I riconoscimenti del Pdl a Giulio Tremonti sono sinceri: in positivo ed in negativo. Così gli viene dato atto di essere un ottimo ministro dell’Economia; e in parallelo, proprio perché sta facendo bene lì, si esclude che possa diventare vicepresidente del Consiglio. Umberto Bossi la pensa diversamente, e continua a candidarlo a vicepremier mentre il resto della Lega lo accredita come «un fuoriclasse» indispensabile per la credibilità dell’Italia sui mercati finanziari. Ma ha l’aria di un dialogo fra sordi che peraltro rischia di schiacciare ancora di più Tremonti sul Carroccio. Il risultato di questa saga che non sembra preludere al lieto fine è una modifica dei rapporti di forza all’interno del centrodestra; con un Silvio Berlusconi spazientito e incerto fra l’esigenza di mediare ed il timore di logorare il governo.

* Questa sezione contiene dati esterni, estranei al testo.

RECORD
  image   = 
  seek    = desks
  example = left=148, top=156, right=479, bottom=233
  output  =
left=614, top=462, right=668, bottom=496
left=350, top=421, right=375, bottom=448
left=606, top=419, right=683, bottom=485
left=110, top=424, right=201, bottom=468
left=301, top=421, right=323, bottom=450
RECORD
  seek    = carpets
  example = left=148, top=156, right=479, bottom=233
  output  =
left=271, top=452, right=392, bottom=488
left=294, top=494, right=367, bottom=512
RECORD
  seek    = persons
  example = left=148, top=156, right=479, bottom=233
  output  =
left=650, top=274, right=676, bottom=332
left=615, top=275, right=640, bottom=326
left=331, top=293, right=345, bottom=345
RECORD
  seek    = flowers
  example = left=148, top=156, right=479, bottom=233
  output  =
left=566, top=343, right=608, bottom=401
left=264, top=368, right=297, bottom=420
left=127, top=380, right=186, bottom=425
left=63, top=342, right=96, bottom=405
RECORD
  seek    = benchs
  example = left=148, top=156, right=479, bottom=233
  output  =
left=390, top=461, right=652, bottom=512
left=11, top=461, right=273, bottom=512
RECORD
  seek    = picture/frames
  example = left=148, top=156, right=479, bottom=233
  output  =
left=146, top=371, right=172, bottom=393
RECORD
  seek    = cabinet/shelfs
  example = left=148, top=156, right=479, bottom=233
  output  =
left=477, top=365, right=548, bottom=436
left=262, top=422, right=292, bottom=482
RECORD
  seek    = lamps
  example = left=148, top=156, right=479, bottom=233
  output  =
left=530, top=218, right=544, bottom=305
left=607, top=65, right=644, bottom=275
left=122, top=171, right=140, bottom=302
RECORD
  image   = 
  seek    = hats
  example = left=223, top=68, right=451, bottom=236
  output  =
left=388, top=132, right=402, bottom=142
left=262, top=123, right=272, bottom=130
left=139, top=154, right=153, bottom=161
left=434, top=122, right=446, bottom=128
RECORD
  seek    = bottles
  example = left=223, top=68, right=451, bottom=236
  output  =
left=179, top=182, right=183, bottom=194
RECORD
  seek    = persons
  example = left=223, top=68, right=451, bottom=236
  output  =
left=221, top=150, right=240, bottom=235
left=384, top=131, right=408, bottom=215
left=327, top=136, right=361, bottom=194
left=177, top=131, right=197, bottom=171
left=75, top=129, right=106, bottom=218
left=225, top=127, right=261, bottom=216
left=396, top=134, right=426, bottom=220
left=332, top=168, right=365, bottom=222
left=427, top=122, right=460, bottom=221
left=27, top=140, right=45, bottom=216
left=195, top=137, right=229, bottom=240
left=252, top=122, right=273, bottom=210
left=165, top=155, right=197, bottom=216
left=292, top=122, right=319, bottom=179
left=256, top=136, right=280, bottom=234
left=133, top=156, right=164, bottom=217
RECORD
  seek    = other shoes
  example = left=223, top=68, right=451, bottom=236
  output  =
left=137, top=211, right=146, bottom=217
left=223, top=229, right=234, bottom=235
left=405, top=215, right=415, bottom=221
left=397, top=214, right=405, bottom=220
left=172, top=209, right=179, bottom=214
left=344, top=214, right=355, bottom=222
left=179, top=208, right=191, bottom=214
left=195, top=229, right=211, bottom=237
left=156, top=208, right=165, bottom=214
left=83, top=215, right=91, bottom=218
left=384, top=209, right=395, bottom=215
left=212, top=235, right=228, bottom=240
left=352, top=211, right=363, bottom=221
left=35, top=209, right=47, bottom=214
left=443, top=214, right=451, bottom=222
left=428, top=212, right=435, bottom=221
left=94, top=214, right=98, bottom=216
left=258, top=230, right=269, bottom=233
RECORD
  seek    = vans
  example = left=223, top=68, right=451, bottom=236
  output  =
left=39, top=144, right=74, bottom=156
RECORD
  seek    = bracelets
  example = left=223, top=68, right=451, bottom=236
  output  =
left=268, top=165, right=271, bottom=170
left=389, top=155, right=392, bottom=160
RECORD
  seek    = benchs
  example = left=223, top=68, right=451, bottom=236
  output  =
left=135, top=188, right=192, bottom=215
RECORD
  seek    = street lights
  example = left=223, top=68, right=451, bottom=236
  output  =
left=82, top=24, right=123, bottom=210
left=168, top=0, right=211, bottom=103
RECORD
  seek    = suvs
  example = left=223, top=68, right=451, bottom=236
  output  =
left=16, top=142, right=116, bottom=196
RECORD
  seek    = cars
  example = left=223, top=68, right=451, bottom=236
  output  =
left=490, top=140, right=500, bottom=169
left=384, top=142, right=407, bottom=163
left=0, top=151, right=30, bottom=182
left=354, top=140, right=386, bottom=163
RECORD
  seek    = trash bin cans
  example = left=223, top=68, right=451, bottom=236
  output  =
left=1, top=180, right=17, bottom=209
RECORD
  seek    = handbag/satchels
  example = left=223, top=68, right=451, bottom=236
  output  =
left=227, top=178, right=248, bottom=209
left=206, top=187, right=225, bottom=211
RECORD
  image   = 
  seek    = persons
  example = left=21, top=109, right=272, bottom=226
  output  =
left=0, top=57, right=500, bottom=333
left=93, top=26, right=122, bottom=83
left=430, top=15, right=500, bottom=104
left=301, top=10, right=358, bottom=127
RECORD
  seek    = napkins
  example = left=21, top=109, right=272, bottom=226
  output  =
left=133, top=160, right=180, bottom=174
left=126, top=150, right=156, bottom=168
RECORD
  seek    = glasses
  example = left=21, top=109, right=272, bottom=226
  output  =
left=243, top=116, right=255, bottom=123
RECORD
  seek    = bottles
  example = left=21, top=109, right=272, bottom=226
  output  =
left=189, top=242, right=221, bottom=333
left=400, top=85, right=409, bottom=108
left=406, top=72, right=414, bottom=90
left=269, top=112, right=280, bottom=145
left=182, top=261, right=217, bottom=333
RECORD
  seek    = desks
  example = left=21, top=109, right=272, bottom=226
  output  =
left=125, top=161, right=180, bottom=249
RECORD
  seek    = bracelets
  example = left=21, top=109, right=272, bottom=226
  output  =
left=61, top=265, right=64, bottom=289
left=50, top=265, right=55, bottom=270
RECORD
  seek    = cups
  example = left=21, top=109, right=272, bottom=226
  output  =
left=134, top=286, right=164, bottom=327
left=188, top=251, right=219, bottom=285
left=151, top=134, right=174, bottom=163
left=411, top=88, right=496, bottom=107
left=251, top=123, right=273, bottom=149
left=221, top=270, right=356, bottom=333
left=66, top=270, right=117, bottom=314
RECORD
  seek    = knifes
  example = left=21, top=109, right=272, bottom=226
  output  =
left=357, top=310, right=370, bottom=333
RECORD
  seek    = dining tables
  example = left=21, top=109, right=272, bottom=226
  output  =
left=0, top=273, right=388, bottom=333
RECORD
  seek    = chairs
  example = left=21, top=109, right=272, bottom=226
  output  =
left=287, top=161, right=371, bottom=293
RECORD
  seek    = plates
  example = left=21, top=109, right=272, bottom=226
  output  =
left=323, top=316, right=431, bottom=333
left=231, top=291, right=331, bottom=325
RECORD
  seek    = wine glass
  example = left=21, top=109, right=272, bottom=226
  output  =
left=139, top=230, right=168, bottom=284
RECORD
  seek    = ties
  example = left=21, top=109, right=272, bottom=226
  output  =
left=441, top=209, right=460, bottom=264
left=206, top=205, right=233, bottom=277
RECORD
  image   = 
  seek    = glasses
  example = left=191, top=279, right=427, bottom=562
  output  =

La novità è che la miscela di antileghismo e antitremontismo sta restituendo spazio e peso politico a Gianfranco Fini. Negli ultimi mesi, con alcune prese di posizione considerate dagli alleati eterodosse, al limite della provocazione, il presidente della Camera sembrava ai margini della maggioranza; ed il centrodestra si mostrava risentito per il dialogo ostentato con l’opposizione. Il braccio di ferro sull’economia ed i contrasti fra Tremonti e la Lega da una parte, i ministri e lo stesso premier dall’altra, hanno invece ridisegnato in pochi giorni i ruoli. Quando la fondazione di Fini, Farefuturo, avverte: «Non vogliamo morire leghisti», intercetta un malumore ed una preoccupazione diffusi in buona parte del Pdl; ed acuti nella nomenklatura settentrionale del partito, dove la competizione con Bossi è più dura.

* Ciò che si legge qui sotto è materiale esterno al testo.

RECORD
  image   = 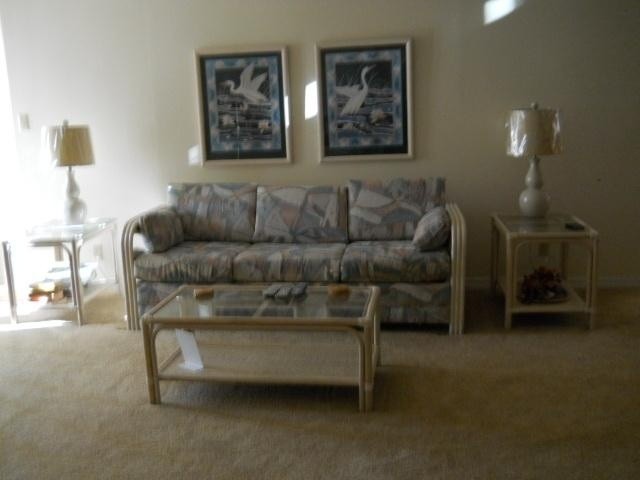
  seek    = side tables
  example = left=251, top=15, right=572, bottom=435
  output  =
left=2, top=217, right=119, bottom=326
left=489, top=212, right=598, bottom=330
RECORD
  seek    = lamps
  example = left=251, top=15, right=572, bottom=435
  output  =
left=48, top=119, right=94, bottom=227
left=506, top=101, right=563, bottom=217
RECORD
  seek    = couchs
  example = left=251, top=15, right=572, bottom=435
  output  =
left=120, top=204, right=467, bottom=334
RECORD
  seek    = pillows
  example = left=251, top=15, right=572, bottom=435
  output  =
left=166, top=183, right=258, bottom=244
left=253, top=184, right=349, bottom=244
left=140, top=205, right=183, bottom=252
left=348, top=177, right=445, bottom=240
left=412, top=206, right=451, bottom=251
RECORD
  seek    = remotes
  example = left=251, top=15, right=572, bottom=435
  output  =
left=292, top=282, right=307, bottom=295
left=263, top=284, right=281, bottom=296
left=276, top=285, right=291, bottom=296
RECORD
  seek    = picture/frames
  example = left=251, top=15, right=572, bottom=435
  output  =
left=192, top=45, right=292, bottom=168
left=316, top=35, right=414, bottom=163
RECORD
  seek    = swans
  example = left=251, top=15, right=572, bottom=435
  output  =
left=218, top=60, right=269, bottom=105
left=336, top=64, right=377, bottom=128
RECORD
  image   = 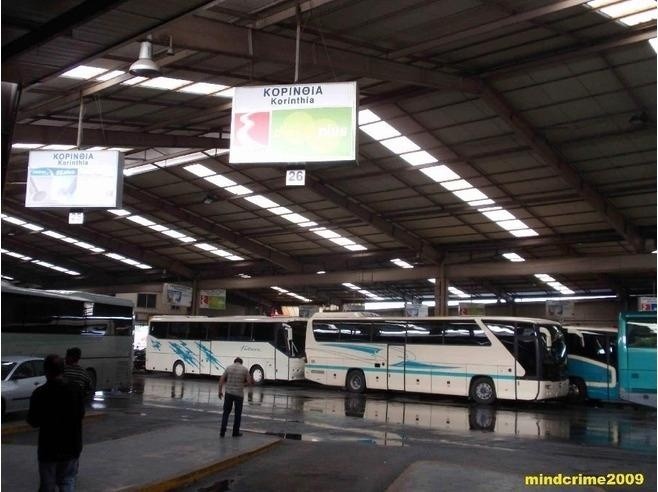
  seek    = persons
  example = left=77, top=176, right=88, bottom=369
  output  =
left=63, top=347, right=96, bottom=474
left=218, top=357, right=253, bottom=437
left=26, top=354, right=90, bottom=491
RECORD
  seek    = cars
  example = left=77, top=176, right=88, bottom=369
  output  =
left=1, top=352, right=48, bottom=418
left=134, top=347, right=146, bottom=369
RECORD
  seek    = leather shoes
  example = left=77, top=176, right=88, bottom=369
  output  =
left=220, top=434, right=225, bottom=437
left=232, top=431, right=243, bottom=437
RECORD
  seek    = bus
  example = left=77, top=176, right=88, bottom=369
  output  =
left=298, top=391, right=578, bottom=446
left=0, top=280, right=136, bottom=395
left=143, top=304, right=656, bottom=412
left=141, top=372, right=298, bottom=411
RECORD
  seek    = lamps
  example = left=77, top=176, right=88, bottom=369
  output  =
left=127, top=37, right=163, bottom=80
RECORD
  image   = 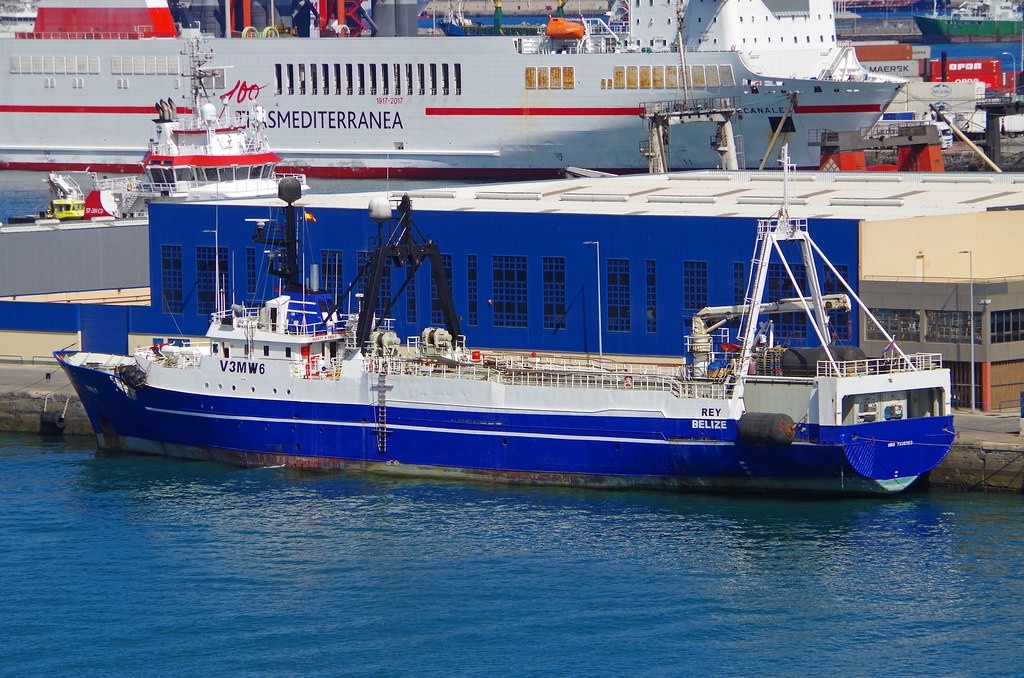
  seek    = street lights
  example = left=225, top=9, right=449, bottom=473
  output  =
left=582, top=241, right=602, bottom=358
left=959, top=251, right=976, bottom=413
left=1002, top=52, right=1016, bottom=94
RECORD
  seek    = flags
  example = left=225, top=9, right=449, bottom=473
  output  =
left=304, top=210, right=316, bottom=222
left=880, top=341, right=895, bottom=353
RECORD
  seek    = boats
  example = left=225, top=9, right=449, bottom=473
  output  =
left=42, top=170, right=85, bottom=219
left=0, top=0, right=38, bottom=39
left=0, top=0, right=952, bottom=171
left=54, top=19, right=956, bottom=494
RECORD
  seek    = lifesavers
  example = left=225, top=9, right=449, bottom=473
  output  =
left=624, top=376, right=633, bottom=388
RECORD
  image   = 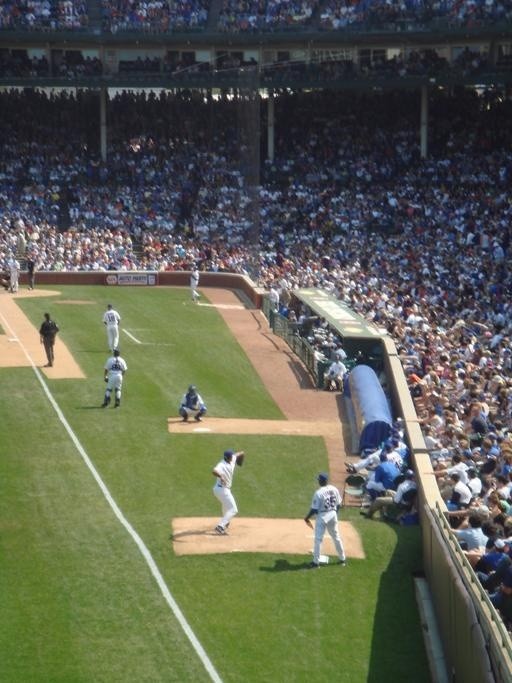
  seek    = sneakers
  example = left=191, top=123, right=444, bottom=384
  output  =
left=309, top=563, right=320, bottom=568
left=215, top=526, right=226, bottom=535
left=345, top=462, right=355, bottom=474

E quando il presidente della Camera si mette alla testa di quello che Tremonti definisce «il partito della spesa», calamita altri consensi. Si ritrova dietro settori del Pdl e personalità che magari non sono omogenei né si amano; non hanno gradito le esternazioni più recenti di Fini; e dissentono dalla sua strategia parlamentare o dalle posizioni sull’immigrazione o sulla legge sul fine vita. Ma in questa fase sono suoi alleati oggettivi per piegare il ministro dell’Economia alla collegialità e ridimensionare l’ipoteca di Bossi sulla coalizione. Con la consueta lucidità, il presidente emerito della Repubblica, Francesco Cossiga, fotografa la novità.

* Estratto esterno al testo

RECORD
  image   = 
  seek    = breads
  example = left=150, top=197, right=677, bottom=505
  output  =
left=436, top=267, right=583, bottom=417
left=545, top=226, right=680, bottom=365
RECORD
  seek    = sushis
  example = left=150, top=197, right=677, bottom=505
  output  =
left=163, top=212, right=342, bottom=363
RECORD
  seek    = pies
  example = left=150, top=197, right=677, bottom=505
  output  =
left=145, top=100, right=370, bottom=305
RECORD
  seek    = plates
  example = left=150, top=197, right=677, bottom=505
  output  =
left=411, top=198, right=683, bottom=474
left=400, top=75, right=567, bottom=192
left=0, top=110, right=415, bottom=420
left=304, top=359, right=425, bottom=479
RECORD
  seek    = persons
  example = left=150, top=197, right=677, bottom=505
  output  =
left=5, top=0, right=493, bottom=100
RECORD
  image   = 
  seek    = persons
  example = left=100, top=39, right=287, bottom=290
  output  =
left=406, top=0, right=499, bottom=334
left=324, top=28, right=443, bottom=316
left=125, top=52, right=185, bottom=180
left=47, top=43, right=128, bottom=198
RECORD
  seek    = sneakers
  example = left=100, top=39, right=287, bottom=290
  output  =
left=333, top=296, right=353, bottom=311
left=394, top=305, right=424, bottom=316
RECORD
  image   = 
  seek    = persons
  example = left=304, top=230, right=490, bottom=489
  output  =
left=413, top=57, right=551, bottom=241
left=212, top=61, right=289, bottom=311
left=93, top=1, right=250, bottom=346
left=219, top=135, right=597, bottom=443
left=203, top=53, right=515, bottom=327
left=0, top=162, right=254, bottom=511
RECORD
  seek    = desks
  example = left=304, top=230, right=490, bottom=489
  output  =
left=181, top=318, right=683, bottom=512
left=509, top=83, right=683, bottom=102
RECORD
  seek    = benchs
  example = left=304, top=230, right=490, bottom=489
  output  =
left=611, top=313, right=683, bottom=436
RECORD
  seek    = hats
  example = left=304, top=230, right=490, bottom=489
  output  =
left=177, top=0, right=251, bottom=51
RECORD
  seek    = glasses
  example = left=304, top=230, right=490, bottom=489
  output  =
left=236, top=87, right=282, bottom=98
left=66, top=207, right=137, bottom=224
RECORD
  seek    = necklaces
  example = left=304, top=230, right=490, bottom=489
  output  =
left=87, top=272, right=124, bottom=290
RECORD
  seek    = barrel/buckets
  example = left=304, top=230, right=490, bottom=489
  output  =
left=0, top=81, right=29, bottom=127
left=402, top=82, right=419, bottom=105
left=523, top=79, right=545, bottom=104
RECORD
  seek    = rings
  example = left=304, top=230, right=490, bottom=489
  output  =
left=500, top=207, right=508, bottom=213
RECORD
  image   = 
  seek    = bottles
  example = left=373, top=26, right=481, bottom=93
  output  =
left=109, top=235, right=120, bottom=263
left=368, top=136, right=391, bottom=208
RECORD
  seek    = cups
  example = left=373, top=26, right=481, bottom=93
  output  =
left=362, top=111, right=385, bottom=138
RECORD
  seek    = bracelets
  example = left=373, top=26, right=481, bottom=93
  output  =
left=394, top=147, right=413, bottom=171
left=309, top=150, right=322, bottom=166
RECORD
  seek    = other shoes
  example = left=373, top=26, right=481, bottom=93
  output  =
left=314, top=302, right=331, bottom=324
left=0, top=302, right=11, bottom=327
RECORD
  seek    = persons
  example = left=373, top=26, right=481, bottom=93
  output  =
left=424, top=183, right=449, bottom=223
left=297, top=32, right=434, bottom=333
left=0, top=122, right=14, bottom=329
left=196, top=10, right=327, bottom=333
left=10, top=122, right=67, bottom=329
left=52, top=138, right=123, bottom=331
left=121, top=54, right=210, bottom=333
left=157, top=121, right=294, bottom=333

Berlusconi, spiega il senatore a vita, pensava che il Pdl si identificasse con lui; e invece ora si rende conto di avere un partito nel quale spunta anche il protagonismo di Fini: un fotogramma a sorpresa, scaturito dalle tensioni degli ultimi giorni sulla politica economica. La nota diffusa ieri dopo l’incontro di oltre tre ore ad Arcore fra Berlusconi ed i coordinatori del Pdl (Bondi, Verdini, La Russa) trasmette un messaggio che va nello stesso senso. Si parla infatti di «contemperare due esigenze altrettanto valide»: rigore e ripresa dello sviluppo. Ma si tratta proprio dell’abbinamento che il ministro dell’Economia teme, considerandolo l’anticamera di un aumento della spesa pubblica; e che invece i suoi avversari interni valorizzano. La guerra dei nervi, se non di logoramento fra la «pancia» maggioritaria del Pdl, e Tremonti e la Lega è proprio su questa lettura diversa della crisi.
Il problema è che Palazzo Chigi mostra di appoggiare il cosiddetto «partito della spesa». Nel documento diffuso ieri si leggono alcune righe, che nel braccio di ferro potrebbero segnare il confine fra vittoria e sconfitta. La necessità di trovare una via mediana fra il contenimento della spesa e l’aggancio di una possibile ripresa è infatti «espressa dal presidente Silvio Berlusconi», si sottolinea nella nota. Sembra di capire che il premier tende a schierarsi dalla parte del Pdl «finiano» e antitremontiano. Da qui ad arrivare ad una resa dei conti, però, il passo non è scontato. Il tentativo del capo del governo è mediare e, se possibile, placare la fronda contro il suo ministro più strategico, ottenendo da Tremonti maggiore duttilità. L’insistenza della Lega sulla credibilità del titolare dell’Economia presso i colleghi europei e le istituzioni internazionali evoca il pericolo delle sue dimissioni; e tenta di esorcizzarle facendo balenare scenari da incubo finanziario, prima ancora che politico. Ma la drammatizzazione, da qualunque parte provenga, può nascondere delle trappole; ed avere effetti indesiderati.